As diferenças evidenciadas entre o perfil antropométrico dos dois estudos, em relação ao sexo, retratam e são resultantes de aspectos distintos que envolvem a população da região Sudeste e grupos populacionais específicos que a compõem, como os bancários. O fator que pode ser apontado de forma mais imediata para explicar estas diferenças é a situação econômico-social, considerando-se que, quanto ao poder aquisitivo, à escolaridade e acesso às informações, os bancários constituíram um grupo privilegiado, quando comparados à população em geral.

As proporções de sobrepeso definidas através do IMC em bancários foram elevadas principalmente em homens, e o excesso de peso neste grupo é preocupante, na medida em que representa um sobre-risco de morbidade, invalidez e mortalidade, com enorme custo social. É bom lembrar que a principal causa de morte entre os funcionários do sexo masculino, para o período entre 1977 e 1990, foram as doenças cardiovasculares, com 38% do total de óbitos (Beltrão et al., 1996). Por outro lado, a compreensão dos elementos culturais e comportamentais que contribuíram para a menor prevalência de sobrepeso entre as bancárias poderia auxiliar no desenvolvimento de estratégias de prevenção e controle.

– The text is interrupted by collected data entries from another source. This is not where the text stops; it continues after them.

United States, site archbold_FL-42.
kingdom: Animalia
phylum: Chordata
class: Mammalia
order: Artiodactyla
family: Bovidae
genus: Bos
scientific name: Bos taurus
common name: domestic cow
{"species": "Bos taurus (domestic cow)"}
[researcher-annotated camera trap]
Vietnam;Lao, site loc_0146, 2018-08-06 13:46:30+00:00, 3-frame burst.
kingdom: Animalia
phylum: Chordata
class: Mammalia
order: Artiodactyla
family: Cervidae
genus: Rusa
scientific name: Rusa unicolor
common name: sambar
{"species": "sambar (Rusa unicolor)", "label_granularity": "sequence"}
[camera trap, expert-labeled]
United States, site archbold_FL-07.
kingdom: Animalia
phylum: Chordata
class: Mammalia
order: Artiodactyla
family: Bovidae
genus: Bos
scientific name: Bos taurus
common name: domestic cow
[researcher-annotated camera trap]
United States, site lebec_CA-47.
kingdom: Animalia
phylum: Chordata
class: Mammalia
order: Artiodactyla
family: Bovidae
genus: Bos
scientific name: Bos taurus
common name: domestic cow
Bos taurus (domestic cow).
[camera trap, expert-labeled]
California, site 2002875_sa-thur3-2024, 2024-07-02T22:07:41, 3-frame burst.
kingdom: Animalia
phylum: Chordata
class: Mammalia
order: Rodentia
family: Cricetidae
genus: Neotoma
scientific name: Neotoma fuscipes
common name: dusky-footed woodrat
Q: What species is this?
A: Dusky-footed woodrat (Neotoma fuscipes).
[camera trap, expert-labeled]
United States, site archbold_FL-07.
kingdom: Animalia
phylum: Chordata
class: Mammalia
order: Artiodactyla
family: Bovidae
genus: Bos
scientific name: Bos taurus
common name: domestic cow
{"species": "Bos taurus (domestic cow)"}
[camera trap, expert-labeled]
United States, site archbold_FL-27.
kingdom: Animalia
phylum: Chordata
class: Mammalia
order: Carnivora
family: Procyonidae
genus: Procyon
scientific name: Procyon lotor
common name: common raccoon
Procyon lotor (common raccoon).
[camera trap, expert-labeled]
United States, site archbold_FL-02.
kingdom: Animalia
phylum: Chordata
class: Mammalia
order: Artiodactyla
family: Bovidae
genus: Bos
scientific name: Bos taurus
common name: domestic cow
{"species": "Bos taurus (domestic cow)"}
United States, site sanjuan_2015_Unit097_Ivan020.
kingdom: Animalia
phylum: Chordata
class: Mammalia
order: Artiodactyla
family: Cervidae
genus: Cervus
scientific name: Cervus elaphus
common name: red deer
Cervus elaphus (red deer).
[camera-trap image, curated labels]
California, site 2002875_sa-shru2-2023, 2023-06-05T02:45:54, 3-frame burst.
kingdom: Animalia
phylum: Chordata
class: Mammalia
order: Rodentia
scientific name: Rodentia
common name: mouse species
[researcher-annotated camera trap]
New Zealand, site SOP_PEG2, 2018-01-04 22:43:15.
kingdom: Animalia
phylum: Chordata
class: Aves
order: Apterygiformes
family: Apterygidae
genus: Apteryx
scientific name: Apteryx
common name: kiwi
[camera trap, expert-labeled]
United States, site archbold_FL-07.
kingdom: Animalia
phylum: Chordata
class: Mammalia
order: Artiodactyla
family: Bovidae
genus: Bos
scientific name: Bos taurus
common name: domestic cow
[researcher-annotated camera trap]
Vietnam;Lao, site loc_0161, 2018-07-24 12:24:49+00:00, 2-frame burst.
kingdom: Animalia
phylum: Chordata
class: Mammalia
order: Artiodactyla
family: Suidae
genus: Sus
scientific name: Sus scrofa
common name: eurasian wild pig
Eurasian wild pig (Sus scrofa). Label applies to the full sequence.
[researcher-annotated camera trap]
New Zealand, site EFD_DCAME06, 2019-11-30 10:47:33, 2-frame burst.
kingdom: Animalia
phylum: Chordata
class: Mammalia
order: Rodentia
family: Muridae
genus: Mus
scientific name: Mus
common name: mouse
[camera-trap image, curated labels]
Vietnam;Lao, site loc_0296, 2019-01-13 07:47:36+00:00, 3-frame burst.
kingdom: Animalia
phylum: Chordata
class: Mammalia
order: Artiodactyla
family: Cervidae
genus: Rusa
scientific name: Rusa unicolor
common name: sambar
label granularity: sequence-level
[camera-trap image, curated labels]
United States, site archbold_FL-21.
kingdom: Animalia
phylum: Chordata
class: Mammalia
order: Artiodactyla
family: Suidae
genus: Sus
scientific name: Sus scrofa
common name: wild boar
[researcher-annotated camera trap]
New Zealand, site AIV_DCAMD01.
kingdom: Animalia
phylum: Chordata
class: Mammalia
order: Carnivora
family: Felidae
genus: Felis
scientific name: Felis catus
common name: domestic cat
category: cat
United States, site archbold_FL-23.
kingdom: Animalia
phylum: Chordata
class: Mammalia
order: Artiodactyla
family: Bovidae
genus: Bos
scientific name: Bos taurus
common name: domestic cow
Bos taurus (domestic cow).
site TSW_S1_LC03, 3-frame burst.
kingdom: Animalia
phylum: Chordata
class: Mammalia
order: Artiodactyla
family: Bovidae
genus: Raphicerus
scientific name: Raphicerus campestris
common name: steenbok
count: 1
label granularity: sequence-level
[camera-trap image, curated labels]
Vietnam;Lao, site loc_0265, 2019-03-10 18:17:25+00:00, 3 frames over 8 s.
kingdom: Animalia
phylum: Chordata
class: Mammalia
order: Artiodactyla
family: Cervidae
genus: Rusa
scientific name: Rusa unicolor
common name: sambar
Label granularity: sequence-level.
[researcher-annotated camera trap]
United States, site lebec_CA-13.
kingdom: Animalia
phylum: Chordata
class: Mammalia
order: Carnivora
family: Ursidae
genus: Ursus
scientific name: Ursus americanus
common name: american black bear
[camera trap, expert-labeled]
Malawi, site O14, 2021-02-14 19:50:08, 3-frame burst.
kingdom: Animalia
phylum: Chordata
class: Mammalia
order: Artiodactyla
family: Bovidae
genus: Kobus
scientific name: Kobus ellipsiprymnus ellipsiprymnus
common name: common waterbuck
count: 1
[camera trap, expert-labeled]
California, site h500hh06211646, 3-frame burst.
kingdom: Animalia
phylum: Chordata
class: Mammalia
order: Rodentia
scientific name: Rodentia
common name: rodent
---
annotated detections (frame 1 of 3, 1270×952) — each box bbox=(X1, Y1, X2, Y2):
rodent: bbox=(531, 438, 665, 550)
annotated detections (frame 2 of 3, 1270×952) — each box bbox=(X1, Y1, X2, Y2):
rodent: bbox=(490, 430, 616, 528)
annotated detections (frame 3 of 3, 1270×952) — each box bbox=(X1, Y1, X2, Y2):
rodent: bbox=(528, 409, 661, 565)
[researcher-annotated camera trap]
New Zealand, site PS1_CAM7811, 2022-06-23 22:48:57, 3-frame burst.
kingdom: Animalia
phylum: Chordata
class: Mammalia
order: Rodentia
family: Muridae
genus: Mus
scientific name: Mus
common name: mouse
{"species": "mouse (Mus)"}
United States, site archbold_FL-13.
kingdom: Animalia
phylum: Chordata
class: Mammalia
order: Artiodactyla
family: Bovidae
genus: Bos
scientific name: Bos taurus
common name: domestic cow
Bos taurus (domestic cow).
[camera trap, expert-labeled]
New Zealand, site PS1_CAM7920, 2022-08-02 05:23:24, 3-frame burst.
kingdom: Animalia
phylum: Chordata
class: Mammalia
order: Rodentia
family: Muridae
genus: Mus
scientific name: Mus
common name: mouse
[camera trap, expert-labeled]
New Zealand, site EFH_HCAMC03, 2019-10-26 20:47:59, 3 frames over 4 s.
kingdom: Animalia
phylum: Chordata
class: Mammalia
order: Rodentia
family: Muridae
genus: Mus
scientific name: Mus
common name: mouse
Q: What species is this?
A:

Uma vez que essa categoria profissional assemelha-se em termos de condições de trabalho e de vida a um segmento expressivo da população, os resultados aqui apresentados interessam diretamente ao Banco do Brasil, mas também à sociedade em geral, já que apontam a necessidade de definir e desenvolver medidas de prevenção e controle da obesidade que é, cada vez mais, um problema de saúde pública.